== Texte source

Rashômon est un film réalisé en 1951 par Akira Kurosawa , réalisateur très reconnu à l'époque dans son pays. Celui-ci n'avait pas vraiment convaincu le producteur Jingo Minoru de la valeur commerciale du film, le budget fut réduit à l'essentiel. Adapté par Kurosawa et Shinobu Hashimoto de deux nouvelles de l'écrivain Ryunosuke Akutagawa : Rashômon et Dans le fourré . Rashômon n'était en aucun cas un « jidai geki [1]  » conventionnel et exotique, mais, au contraire, illustrait un récit audacieux à la structure éclatée, dont l'idée essentielle avouée était d'exprimer la relativité de « toute vérité ". Ce qui fit évidemment taxer le film de « pirandellisme " en Europe, par référence à A chacun sa vérité. Le film est la brillante suggestion que toute vérité est subjective, et que la notion de culpabilité est toute relative. Les épisodes sont enchâssés entre les séquences d'ouverture et de fin, situées sous la porte de Rashô noyée sous la pluie, où le bûcheron raconte son histoire à deux voyageurs, l'un, un bonze, et l'autre qui a trouvé le cadavre d'un samouraï dans les bois. Le film se clôt sur le discours du bonze, porte-parole de Kurosawa, qui affirme sa confiance en l'humanité, symbolisée par un bébé trouvé, représentant l'innocence primordiale des êtres. C'est, aujourd'hui, ce qui nous paraît le plus contestable et sentimental, alors que c'est certainement ce qui tenait le plus à cœur de l'humanisme de Kurosawa.

====

**À produire**
Selon le texte sur Rashômon, de quelles nouvelles de Ryunosuke Akutagawa le film est-il adapté ?

== Extrait de données

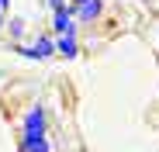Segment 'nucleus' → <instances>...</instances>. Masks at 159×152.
<instances>
[{
	"instance_id": "nucleus-1",
	"label": "nucleus",
	"mask_w": 159,
	"mask_h": 152,
	"mask_svg": "<svg viewBox=\"0 0 159 152\" xmlns=\"http://www.w3.org/2000/svg\"><path fill=\"white\" fill-rule=\"evenodd\" d=\"M52 31H59V35H76V28H73V7L56 11V17H52Z\"/></svg>"
},
{
	"instance_id": "nucleus-2",
	"label": "nucleus",
	"mask_w": 159,
	"mask_h": 152,
	"mask_svg": "<svg viewBox=\"0 0 159 152\" xmlns=\"http://www.w3.org/2000/svg\"><path fill=\"white\" fill-rule=\"evenodd\" d=\"M24 135H45V111L42 107L28 111V118H24Z\"/></svg>"
},
{
	"instance_id": "nucleus-3",
	"label": "nucleus",
	"mask_w": 159,
	"mask_h": 152,
	"mask_svg": "<svg viewBox=\"0 0 159 152\" xmlns=\"http://www.w3.org/2000/svg\"><path fill=\"white\" fill-rule=\"evenodd\" d=\"M52 52H56V42L52 38H38L35 48H21V56H28V59H48Z\"/></svg>"
},
{
	"instance_id": "nucleus-4",
	"label": "nucleus",
	"mask_w": 159,
	"mask_h": 152,
	"mask_svg": "<svg viewBox=\"0 0 159 152\" xmlns=\"http://www.w3.org/2000/svg\"><path fill=\"white\" fill-rule=\"evenodd\" d=\"M100 0H87V4H73V14L80 17V21H97L100 17Z\"/></svg>"
},
{
	"instance_id": "nucleus-5",
	"label": "nucleus",
	"mask_w": 159,
	"mask_h": 152,
	"mask_svg": "<svg viewBox=\"0 0 159 152\" xmlns=\"http://www.w3.org/2000/svg\"><path fill=\"white\" fill-rule=\"evenodd\" d=\"M56 52H59L62 59H76V56H80L76 38H73V35H59V42H56Z\"/></svg>"
},
{
	"instance_id": "nucleus-6",
	"label": "nucleus",
	"mask_w": 159,
	"mask_h": 152,
	"mask_svg": "<svg viewBox=\"0 0 159 152\" xmlns=\"http://www.w3.org/2000/svg\"><path fill=\"white\" fill-rule=\"evenodd\" d=\"M21 152H52V149H48L45 135H24L21 138Z\"/></svg>"
},
{
	"instance_id": "nucleus-7",
	"label": "nucleus",
	"mask_w": 159,
	"mask_h": 152,
	"mask_svg": "<svg viewBox=\"0 0 159 152\" xmlns=\"http://www.w3.org/2000/svg\"><path fill=\"white\" fill-rule=\"evenodd\" d=\"M7 31H11L14 38H21V35H24V21H21V17H14V21L7 24Z\"/></svg>"
},
{
	"instance_id": "nucleus-8",
	"label": "nucleus",
	"mask_w": 159,
	"mask_h": 152,
	"mask_svg": "<svg viewBox=\"0 0 159 152\" xmlns=\"http://www.w3.org/2000/svg\"><path fill=\"white\" fill-rule=\"evenodd\" d=\"M48 7H52V11H62L66 4H62V0H48Z\"/></svg>"
},
{
	"instance_id": "nucleus-9",
	"label": "nucleus",
	"mask_w": 159,
	"mask_h": 152,
	"mask_svg": "<svg viewBox=\"0 0 159 152\" xmlns=\"http://www.w3.org/2000/svg\"><path fill=\"white\" fill-rule=\"evenodd\" d=\"M7 7H11V0H0V11H7Z\"/></svg>"
},
{
	"instance_id": "nucleus-10",
	"label": "nucleus",
	"mask_w": 159,
	"mask_h": 152,
	"mask_svg": "<svg viewBox=\"0 0 159 152\" xmlns=\"http://www.w3.org/2000/svg\"><path fill=\"white\" fill-rule=\"evenodd\" d=\"M0 28H4V11H0Z\"/></svg>"
},
{
	"instance_id": "nucleus-11",
	"label": "nucleus",
	"mask_w": 159,
	"mask_h": 152,
	"mask_svg": "<svg viewBox=\"0 0 159 152\" xmlns=\"http://www.w3.org/2000/svg\"><path fill=\"white\" fill-rule=\"evenodd\" d=\"M76 4H87V0H76Z\"/></svg>"
}]
</instances>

====

**Réponse**
De deux nouvelles : Rashômon et Dans le fourré.